◆ Aim of the task
Your copy should match the records below word for word and contain no pictures.

◆ Data for processing
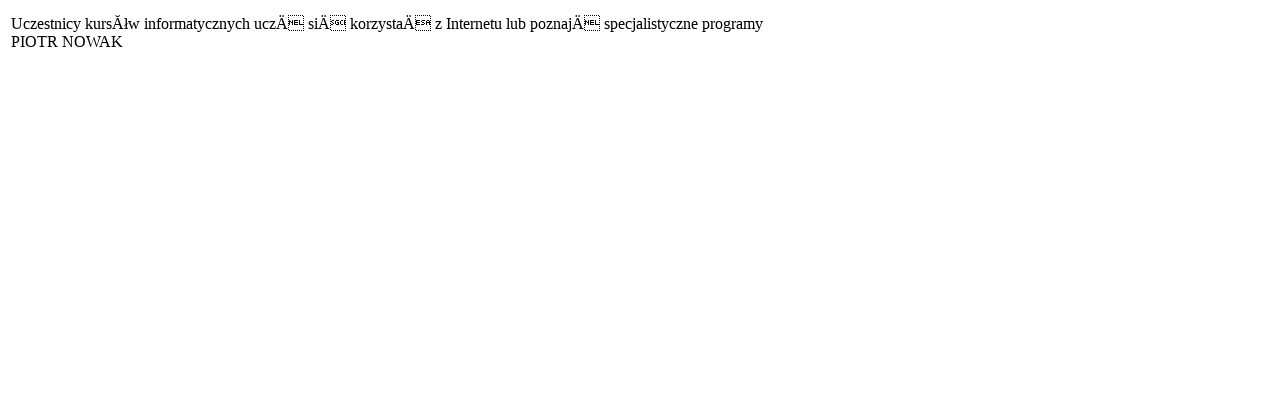

--- FILE ---
content_type: text/html
request_url: https://grafik.rp.pl/g4a/344126
body_size: 289
content:
<table align="left" class="artykul-zdjecie"><tr><td><div class="artykul-zdjecie"><A HREF="dodatek4_a_2-1.F.jpg"> </a></div></td></tr><tr><td><div class="artykul-pic-caption">Uczestnicy kursów informatycznych uczą się korzystać z Internetu lub poznają specjalistyczne programy</div><div class="artykul-pic-signature">PIOTR NOWAK</div></td></tr></table>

◆ Reply
--- FILE ---
content_type: text/html
request_url: https://grafik.rp.pl/g4a/344126
body_size: 289
content:
<table align="left" class="artykul-zdjecie"><tr><td><div class="artykul-zdjecie"><A HREF="dodatek4_a_2-1.F.jpg"> </a></div></td></tr><tr><td><div class="artykul-pic-caption">Uczestnicy kursów informatycznych uczą się korzystać z Internetu lub poznają specjalistyczne programy</div><div class="artykul-pic-signature">PIOTR NOWAK</div></td></tr></table>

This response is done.